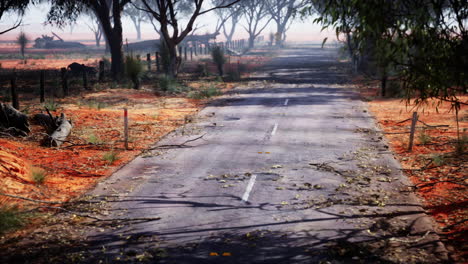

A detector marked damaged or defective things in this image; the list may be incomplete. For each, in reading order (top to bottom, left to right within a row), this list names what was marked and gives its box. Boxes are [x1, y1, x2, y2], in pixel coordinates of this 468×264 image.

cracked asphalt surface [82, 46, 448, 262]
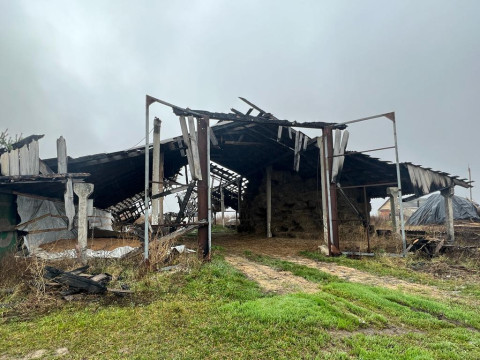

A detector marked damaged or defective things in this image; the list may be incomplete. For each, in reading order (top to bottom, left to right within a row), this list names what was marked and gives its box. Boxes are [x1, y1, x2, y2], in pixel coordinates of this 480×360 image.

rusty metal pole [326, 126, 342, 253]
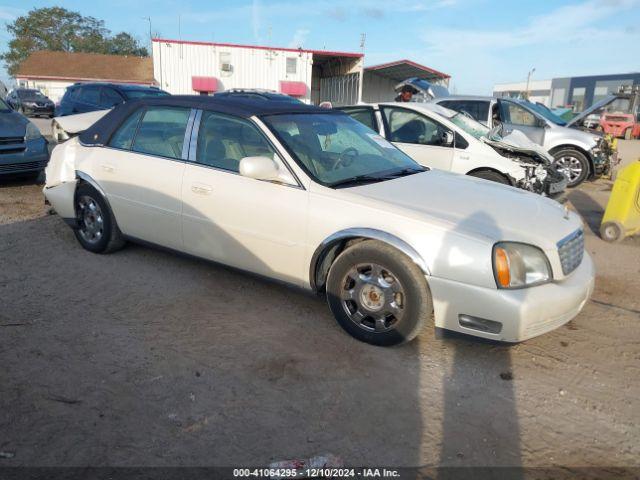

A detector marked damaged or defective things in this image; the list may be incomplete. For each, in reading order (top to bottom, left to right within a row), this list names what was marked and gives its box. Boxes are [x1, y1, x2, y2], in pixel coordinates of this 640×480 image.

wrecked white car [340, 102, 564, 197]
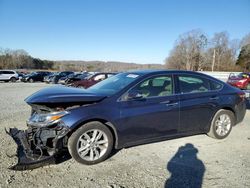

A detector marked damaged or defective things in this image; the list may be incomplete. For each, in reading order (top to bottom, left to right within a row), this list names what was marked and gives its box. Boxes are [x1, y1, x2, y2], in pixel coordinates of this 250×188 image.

· · ·

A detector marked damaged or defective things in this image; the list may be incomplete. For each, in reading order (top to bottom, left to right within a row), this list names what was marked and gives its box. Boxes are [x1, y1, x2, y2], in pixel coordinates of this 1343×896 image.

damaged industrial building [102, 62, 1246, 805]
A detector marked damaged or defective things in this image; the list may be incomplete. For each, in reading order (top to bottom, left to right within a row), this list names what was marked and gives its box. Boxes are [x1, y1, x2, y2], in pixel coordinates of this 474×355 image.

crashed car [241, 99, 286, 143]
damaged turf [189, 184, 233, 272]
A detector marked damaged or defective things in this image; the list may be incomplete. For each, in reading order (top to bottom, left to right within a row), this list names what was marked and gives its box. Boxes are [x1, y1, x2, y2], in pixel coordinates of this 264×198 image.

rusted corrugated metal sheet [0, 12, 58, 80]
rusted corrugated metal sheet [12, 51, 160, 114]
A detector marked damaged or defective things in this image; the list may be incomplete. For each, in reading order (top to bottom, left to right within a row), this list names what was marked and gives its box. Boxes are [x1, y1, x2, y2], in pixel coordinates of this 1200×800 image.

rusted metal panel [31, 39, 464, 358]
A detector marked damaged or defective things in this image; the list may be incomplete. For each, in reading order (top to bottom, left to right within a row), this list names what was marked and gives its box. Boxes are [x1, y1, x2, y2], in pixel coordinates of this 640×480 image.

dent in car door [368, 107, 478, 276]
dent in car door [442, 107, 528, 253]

· · ·

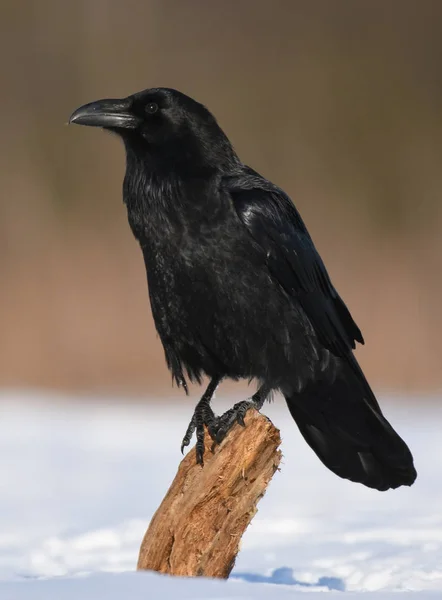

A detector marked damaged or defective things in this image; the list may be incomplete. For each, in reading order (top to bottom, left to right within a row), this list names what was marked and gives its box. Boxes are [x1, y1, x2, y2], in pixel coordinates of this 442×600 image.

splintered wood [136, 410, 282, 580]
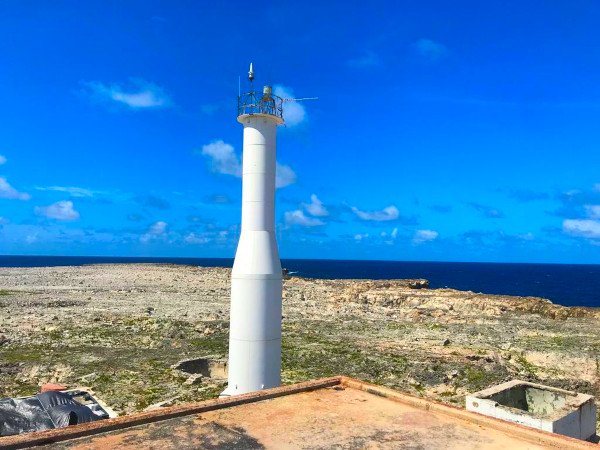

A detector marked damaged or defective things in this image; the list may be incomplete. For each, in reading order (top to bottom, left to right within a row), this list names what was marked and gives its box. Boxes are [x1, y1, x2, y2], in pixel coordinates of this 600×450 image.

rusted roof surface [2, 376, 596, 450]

· · ·

Transcribe the data above line for line, beginning at the line that contains "this 468×264 image." and stopping after the line that contains "this 250×188 image.". Omit the pictures from your answer.

* Result for this task
A detector marked damaged or defective things in this image; the list may be incomplete. For each, in reading order (top to bottom, left to right within a row), this list names what was marked and gives its box. Boxes are [x1, y1, x2, y2], in pixel coordinates of this 468×264 image.

cracked asphalt surface [82, 46, 448, 262]

A detector marked damaged or defective things in this image; the list may be incomplete. For each, in reading order (top to bottom, left to right within a row), this list names what was marked and gives its box. Boxes are [x1, y1, x2, y2], in pixel coordinates of this 480×360 image.

rusty metal pole [326, 126, 342, 253]

A detector marked damaged or defective things in this image; the list may be incomplete. For each, in reading order (top to bottom, left to right within a row), this list names what was marked and gives its box. Boxes are [x1, y1, x2, y2], in pixel coordinates of this 640×480 image.

wrecked white car [340, 102, 564, 197]

A detector marked damaged or defective things in this image; the list may be incomplete. For each, in reading order (top to bottom, left to right within a row), this list names what was marked and gives its box. Boxes are [x1, y1, x2, y2], in pixel coordinates of this 250×188 image.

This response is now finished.